Conditional Field Visibility

Show location only for users who have opted in to location sharing:

[
  {"path": "/models/users/*", "action": "read", "allow": true},
  {"path": "/models/users/location", "action": "read", "allow": false, "filter": {"share_location": {"$ne": true}}}
]

Users with share_location: true have their location visible. All others have it stripped.

Deny Overrides Allow

A role grants broad access, but a second role restricts a specific resource:

[
  {"path": "/models/bots/*", "action": "read", "allow": true},
  {"path": "/models/bots/internal_state", "action": "read", "allow": false}
]

Scripts can read all bot fields except internal_state.

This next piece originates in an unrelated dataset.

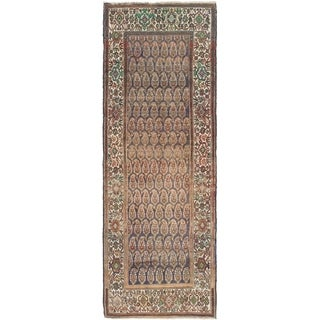 Hand Knotted Malayer Antique Wool Runner Rug - 3' 6 x 10'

Wildcard with Selective Deny

Grant full read access but redact sensitive fields from non-owned documents:

[
  {"path": "/models/users/*", "action": "read", "allow": true},
  {"path": "/models/users/email", "action": "read", "allow": false, "filter": {"_id": {"$ne": "auth_id"}}},
  {"path": "/models/users/hash", "action": "read", "allow": false},
  {"path": "/models/users/salt", "action": "read", "allow": false}
]
  • hash and salt are always hidden
  • email is hidden on other users' documents but visible on the caller's own document
  • All other fields are visible on all documents

Multiple Filters Combine as OR

Two permissions with different document filters grant access to the union of matching documents:

[
  {"path": "/models/bots/*", "action": "write", "allow": true, "filter": {"owner": "auth_id"}},
  {"path": "/models/bots/*", "action": "write", "allow": true, "filter": {"team": "engineering"}}
]

The caller can write to bots they own or bots on the engineering team. The effective filter becomes:

{"$or": [{"owner": "USER_ID"}, {"team": "engineering"}]}

Enforcement Mechanics

Understanding the enforcement order helps when designing complex permission rules.

Read Enforcement

When a read operation is performed:

  1. Permission check - does the caller have any matching allow permission for this model and action? If no permissions match at all, the operation is rejected.
  2. Document filtering - all matching allow permission filters are combined (OR). Documents outside the combined filter are not returned.
  3. Field restriction - when permissions specify individual fields (not *), only those fields are returned.
  4. Per-document field redaction - field-level rules with filters are evaluated against each returned document:
    • If any deny rule matches: the field is removed from the document.
    • If any allow rule matches and no deny matches: the field is kept.
    • If no rules match the field: it is removed (unless a wildcard allow exists, in which case it is kept).
    • _id and __v are always preserved.

Deny filters can reference fields that are not otherwise readable. For example, a deny filter {"suspended": true} works correctly even if suspended itself is not in the readable field set, because the filter is evaluated against the complete document before any fields are removed.

Write Enforcement

When a write operation is performed:

  1. Field validation - every field in the write payload is checked against the writable field set. If any field lacks write permission, the operation is rejected.
  2. Document filtering - for update and delete operations, the document filter is applied so only permitted documents are modified.
  3. Role assignment check - if the write payload modifies a roles field (directly or via $set, $push, $addToSet, $pull, $pullAll), each role ID is checked against /roles/{id}/assign write permission. This prevents privilege escalation through role assignment.